You will still be able to use traditional RAID groups if you want for specific use cases, but in order to get the most out of your CX4, virtual provisioning storage pools are the way to go. Why? Because it is a great way of spreading I/O workloads across as many spindles as possible to get the most bang for your storage buck. Other storage vendors have been doing this for years in one form or another (NetApp, HP EVA, 3PAR to name a few).  It only seems natural for EMC to finally start moving to virtual storage pools as that is what the market is asking for.

The other good reason for using storage pools is EMC engineering is going to start building new features that take advantage of their storage pool technology.

One such feature is Fully Automated Storage Tiering, or FAST.  This will build upon virtual storage pools and allow data to be automatically placed into the proper storage tier (or disk type) at the sub-LUN level. The CLARiiON will move the 1 GB chunks of the thin LUNs to the proper storage type in the pool as those chunks "heat up" or "cool down."

To show how this works, consider the following scenario: Say I have a CX4-240 with a storage pool consisting of (5) 72GB SSDs, (30) 450 GB FC drives and (20) 1 TB SATA drives. I then provision a 500 GB Thin LUN to a host for a SQL database from that pool. As the SQL servers uses that LUN, the hot chunks of the most used SQL tables will be moved to the SSDs for high performance while untouched portions of the database will be moved to slower disk in the pool, either the FC or SATA drives.  Over the life of the LUN FAST will continually tune the LUN and move 1 GB chunks to the appropriate disk type based on its "temperature."

FLARE 30 is also introducing compression for Thin LUNs in a storage pool. Traditional RAID group LUNs will be migrated into storage pools in order to support compression.   Data compression will be a background process.  EMC did state that this is intended to be used "relatively inactive LUNs," such as archive volumes, backup copies or static data repositories.

# # # # # # #

* _TASKS TO CARRY OUT_:
A) In two sentences, summarize the passage on EMC storage pools.
B) Write what comes next in the passage on EMC storage pools, picking up after its final sentence.
The entries that come next are taken from a separate source.

# # # # # # #

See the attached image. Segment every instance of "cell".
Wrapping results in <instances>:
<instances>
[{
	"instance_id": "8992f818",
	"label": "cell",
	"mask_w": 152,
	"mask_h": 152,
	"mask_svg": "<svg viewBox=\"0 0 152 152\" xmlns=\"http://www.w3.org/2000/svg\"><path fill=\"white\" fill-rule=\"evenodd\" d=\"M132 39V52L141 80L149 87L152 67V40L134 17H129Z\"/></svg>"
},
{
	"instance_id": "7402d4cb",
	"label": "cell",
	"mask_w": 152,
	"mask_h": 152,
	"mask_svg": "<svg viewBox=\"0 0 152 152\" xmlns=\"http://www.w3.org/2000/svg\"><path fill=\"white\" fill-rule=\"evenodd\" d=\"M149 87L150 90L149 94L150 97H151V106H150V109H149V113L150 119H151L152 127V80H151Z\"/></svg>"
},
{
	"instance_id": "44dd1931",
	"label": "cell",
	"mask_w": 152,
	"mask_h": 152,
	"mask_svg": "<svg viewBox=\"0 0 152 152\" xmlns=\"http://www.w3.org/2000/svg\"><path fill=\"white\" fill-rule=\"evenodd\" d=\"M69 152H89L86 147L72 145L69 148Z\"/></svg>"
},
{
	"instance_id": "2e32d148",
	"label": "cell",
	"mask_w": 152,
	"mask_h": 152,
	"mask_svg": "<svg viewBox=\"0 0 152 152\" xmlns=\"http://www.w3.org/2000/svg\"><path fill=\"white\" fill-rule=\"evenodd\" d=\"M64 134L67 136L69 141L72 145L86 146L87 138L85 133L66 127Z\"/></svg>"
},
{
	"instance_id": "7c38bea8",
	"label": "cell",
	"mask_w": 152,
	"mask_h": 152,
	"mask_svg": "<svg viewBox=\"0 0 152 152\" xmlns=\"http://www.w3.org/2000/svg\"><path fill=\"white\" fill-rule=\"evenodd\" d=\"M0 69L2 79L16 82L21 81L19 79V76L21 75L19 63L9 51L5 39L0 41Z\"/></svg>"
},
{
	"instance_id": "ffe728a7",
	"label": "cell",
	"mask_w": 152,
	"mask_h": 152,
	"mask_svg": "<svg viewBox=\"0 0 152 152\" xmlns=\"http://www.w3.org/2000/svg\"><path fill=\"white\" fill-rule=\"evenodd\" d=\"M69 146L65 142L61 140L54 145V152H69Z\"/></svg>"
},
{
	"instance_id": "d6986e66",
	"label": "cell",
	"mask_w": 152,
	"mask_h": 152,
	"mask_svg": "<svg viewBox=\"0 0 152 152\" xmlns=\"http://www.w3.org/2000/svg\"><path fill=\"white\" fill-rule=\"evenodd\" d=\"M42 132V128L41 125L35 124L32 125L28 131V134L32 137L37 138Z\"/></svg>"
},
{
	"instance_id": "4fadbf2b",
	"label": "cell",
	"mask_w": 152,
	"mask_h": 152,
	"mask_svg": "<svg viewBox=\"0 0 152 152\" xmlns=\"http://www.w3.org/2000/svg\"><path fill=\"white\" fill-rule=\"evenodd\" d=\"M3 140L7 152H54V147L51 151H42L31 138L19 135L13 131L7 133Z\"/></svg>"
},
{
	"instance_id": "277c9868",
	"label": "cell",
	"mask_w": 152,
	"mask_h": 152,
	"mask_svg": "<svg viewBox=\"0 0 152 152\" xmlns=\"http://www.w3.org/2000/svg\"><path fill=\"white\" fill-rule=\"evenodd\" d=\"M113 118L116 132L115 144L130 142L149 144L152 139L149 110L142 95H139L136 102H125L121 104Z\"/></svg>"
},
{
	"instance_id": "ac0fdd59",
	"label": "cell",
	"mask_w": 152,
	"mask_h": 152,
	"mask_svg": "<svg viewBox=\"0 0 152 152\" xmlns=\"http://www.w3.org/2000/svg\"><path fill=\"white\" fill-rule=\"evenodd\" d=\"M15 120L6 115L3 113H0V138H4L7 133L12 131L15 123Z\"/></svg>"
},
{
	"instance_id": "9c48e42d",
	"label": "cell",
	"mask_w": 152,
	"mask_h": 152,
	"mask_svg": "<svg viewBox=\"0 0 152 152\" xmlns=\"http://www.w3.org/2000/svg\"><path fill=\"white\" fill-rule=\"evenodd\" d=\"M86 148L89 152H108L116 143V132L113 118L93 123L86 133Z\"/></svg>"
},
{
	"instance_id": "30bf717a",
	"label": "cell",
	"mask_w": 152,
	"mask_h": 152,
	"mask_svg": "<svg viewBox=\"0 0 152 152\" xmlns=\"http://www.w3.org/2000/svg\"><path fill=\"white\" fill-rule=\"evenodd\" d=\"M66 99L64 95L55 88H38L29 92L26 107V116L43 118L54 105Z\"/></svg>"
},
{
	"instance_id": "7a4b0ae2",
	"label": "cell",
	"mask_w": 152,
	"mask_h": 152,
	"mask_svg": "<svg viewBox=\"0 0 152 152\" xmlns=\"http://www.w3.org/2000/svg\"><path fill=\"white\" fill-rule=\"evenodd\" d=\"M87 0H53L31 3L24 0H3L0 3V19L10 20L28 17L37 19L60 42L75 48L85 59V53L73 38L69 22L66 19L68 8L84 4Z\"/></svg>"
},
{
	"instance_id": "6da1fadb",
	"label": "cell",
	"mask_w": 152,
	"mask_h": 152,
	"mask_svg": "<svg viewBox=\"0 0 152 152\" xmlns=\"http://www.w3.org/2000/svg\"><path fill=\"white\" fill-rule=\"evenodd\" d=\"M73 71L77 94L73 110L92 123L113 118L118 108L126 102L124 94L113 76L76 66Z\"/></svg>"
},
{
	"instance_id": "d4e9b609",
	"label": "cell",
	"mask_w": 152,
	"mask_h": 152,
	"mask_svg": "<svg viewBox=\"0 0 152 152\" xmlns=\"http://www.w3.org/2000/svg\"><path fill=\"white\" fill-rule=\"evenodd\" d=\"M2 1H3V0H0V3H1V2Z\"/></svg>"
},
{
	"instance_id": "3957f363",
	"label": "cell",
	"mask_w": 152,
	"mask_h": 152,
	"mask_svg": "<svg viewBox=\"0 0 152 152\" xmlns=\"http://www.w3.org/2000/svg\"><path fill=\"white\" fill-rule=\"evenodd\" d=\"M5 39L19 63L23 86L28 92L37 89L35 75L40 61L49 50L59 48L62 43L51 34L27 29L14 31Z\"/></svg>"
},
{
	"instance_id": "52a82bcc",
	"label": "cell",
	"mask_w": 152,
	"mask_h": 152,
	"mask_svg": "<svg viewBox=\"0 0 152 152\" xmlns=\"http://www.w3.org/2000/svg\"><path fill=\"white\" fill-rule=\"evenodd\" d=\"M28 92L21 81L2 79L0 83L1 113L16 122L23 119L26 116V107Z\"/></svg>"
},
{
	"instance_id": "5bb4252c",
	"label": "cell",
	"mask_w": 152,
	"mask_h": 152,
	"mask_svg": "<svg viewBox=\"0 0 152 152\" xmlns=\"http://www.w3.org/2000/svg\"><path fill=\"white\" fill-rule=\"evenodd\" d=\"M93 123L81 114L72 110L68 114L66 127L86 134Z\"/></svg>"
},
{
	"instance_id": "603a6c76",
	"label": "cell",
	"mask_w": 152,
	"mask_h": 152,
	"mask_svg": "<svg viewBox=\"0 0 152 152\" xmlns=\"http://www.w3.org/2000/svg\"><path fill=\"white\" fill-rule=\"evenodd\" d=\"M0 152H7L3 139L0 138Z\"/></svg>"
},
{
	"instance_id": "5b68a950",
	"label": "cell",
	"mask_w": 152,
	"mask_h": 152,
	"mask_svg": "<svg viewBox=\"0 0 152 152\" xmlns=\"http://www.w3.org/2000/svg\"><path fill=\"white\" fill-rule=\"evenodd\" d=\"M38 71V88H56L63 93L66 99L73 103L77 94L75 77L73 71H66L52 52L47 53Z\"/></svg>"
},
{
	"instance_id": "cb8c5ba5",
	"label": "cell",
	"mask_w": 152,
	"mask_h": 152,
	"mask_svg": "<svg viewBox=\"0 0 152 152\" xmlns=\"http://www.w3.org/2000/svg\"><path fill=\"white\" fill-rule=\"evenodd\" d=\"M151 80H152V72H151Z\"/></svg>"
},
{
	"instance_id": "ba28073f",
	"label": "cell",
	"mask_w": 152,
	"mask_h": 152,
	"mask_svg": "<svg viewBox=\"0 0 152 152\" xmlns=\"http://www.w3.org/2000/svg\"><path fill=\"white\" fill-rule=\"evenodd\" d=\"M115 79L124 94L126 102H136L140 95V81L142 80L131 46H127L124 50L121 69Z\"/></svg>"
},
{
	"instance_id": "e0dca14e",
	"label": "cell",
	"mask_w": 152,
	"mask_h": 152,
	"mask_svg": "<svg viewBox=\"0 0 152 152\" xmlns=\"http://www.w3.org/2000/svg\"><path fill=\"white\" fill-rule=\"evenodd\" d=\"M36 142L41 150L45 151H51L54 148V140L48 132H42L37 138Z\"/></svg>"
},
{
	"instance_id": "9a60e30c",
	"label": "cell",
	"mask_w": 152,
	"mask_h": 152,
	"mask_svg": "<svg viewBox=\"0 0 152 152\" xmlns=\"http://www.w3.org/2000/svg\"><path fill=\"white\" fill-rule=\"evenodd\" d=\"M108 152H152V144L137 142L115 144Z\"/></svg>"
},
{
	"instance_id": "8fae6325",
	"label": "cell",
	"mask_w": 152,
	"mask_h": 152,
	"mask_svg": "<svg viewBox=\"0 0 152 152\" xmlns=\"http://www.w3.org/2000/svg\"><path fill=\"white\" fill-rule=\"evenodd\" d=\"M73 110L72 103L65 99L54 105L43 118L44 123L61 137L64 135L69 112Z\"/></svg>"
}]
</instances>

# # # # # # #

* _ANSWERS TO THE EXERCISES_:
A) The passage argues that virtual provisioning storage pools, rather than traditional RAID groups, get the most out of a CX4 by spreading I/O workloads across as many spindles as possible, and that EMC engineering will build new features on this technology. These include Fully Automated Storage Tiering (FAST), which automatically moves 1 GB chunks of thin LUNs to the proper disk type as they heat up or cool down, and FLARE 30 compression for thin LUNs in a storage pool, intended for relatively inactive LUNs.

B)
The last real interesting feature coming out in FLARE 30 is FAST cache.  In simple terms, EMC will SSD drives as an extension to SP cache to help with overall storage performance.  This will provide a much larger, scalable cache that can be turned on/off on a per LUN basis.  Unlike the PAM card that NetApp uses in its filers to speed up read cache, FAST Cache can be used as either read/write cache, via RAID 1 or 10, or read cache via RAID 0.  Depending on the CX4 model, FAST Cache will scale up to 2 TB of extended cache on the CX4-960. FAST Cache will support both traditional RAID group LUNs and storage pool LUNs.

FAST Cache is going give EMC an excellent way of making the high price of SSDs more palatable for the mid-tier market.  Rather than trying to find that small table of an Oracle database that requires 6000+ IOPS to move specifically to SSDs, FAST cache has the potential to have an immediate impact on any customer's environment that needs a performance boost to extend the life of their current CX4.

Last, but certainly not least, EMC will be introducing a new unified management framework called Unisphere. Unisphere will be able to manage CLARiiONs, Celerras, and RecoverPoint/SE from the same management interface.  Unfortunately, only Celerras with the new DART 6.0 will be supported for management in Unisphere. On the other hand, CLARiiONs with FLARE 19 and above will be supported. From what I have seen, EMC has taken great steps to make Unisphere more intuitive and easier to use than Navisphere or Celerra Manager.  Going forward, as the product matures EMC will introduce additional management capabilities into Unisphere to manage additional EMC products.